▶ [Requirement] Copy out word for word everything from "Essentially you put" down to "the power on." in the passage on transistors and logic gates below.

▶ [Selected excerpt]
════
Hmm this requires a little bit of digital logic design knowledge, but essentially transistors form logic gates to become active (or on) upon meeting conditions. The main ones are

* AND: If input A “and” input B is on, the answer is true, proceed. If input A is off “and” input B is off, proceed. If input A is on but input B is off (notice there is no “and”), the answer is false, do not proceed (and vice versa)
* OR: If input A is on “or” input be is on, proceed. If not, do not.
* XOR (either or but not both): if input A is on “or” input B is on, the answer is true, proceed. However, if both input A and input B are on, the answer is false, do not proceed. If neither is the case, do not proceed.
* NOT: If the input is “not” on, proceed. If it is, do not proceed.

Essentially you put millions of these gates together to set conditions that together make up a microprocessor. At a basic level you have “switches” that turn on/off lights. At a more complicated level, you have a calculator that changes bits (or 1s and 0s that in a line form binary numbers). At a very complex level you have everything you see in a computer or a smart phone.

Transistors do not coordinate anything. Transistors are only building blocks for making circuits that take one set of bits (0’s and 1’s) and produce another set of bits, precisely according to specification. With enough circuits like that connected to each other, you can perform an operation and obtain useful result after turning the power on.

Transistors are just there to control flow of electricity, everything we understand as computing is done logically, on more abstract level.

First thing you need is a clock. Something which goes from 1 to 0 and back again repeatedly. This is provided by an external oscillator. Now you have to keep track of this time in order to know when to do things. To count the time you arrange the transistors into a counter, this is tricky and most digital designers surprisingly would not know how to make d type flip flops from individual transistors, it’s all in feedback, but I digress. Once you can count the clock, you can read instructions for the microprocessors instruction memory, which tells you which connections to make to the different blocks (memory, arithmetic blocks) and the rest is quite straight forward. The counter points to the next “thing to do” i.e instruction which says “add a and b” so you make connections which place a and b into the inputs to the processors calculator and hit go, the clock ticks, you count to the next instruction which tells you to connect the output from the alu to a piece of memory. These “connections” are the transistors themselves. Instructions are 1s and 0s which go into the “on/off” control pin of a transistor, which can be arranged into “gates” which can be built into functions. The magic behind microprocessors is the clock, keeing track of this allows you to run a sequence, which makes use of a set of fixed functional blocks to do an incredibly wide variety of tasks.
════
▶ [Data]
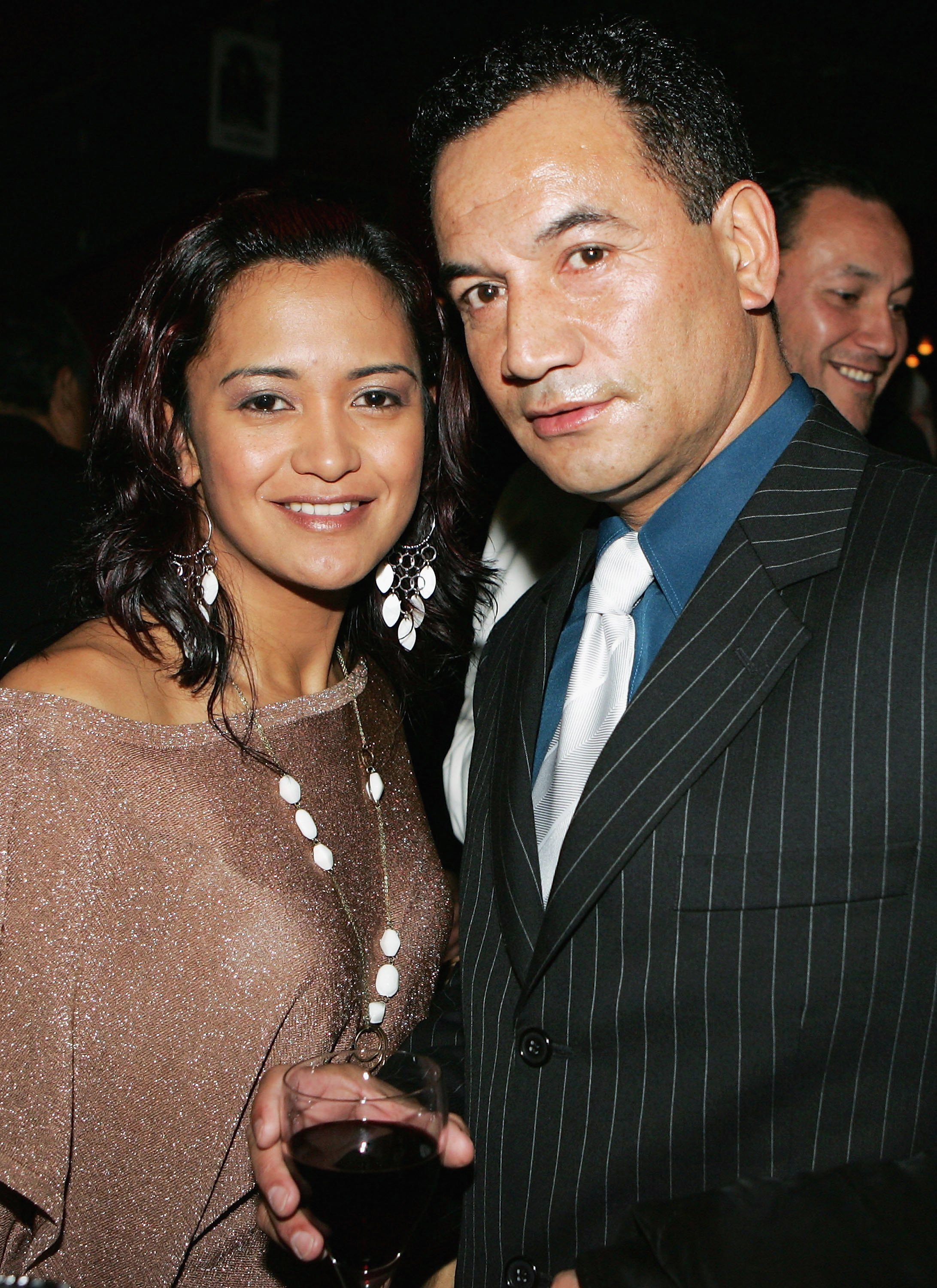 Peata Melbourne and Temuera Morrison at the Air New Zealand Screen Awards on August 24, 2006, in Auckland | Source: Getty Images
════
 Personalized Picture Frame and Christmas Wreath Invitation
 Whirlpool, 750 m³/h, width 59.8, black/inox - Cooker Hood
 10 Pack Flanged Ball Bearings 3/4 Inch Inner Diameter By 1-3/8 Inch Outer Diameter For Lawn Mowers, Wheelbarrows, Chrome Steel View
════
▶ [Answer to the exercise]
Essentially you put millions of these gates together to set conditions that together make up a microprocessor. At a basic level you have “switches” that turn on/off lights. At a more complicated level, you have a calculator that changes bits (or 1s and 0s that in a line form binary numbers). At a very complex level you have everything you see in a computer or a smart phone.

Transistors do not coordinate anything. Transistors are only building blocks for making circuits that take one set of bits (0’s and 1’s) and produce another set of bits, precisely according to specification. With enough circuits like that connected to each other, you can perform an operation and obtain useful result after turning the power on.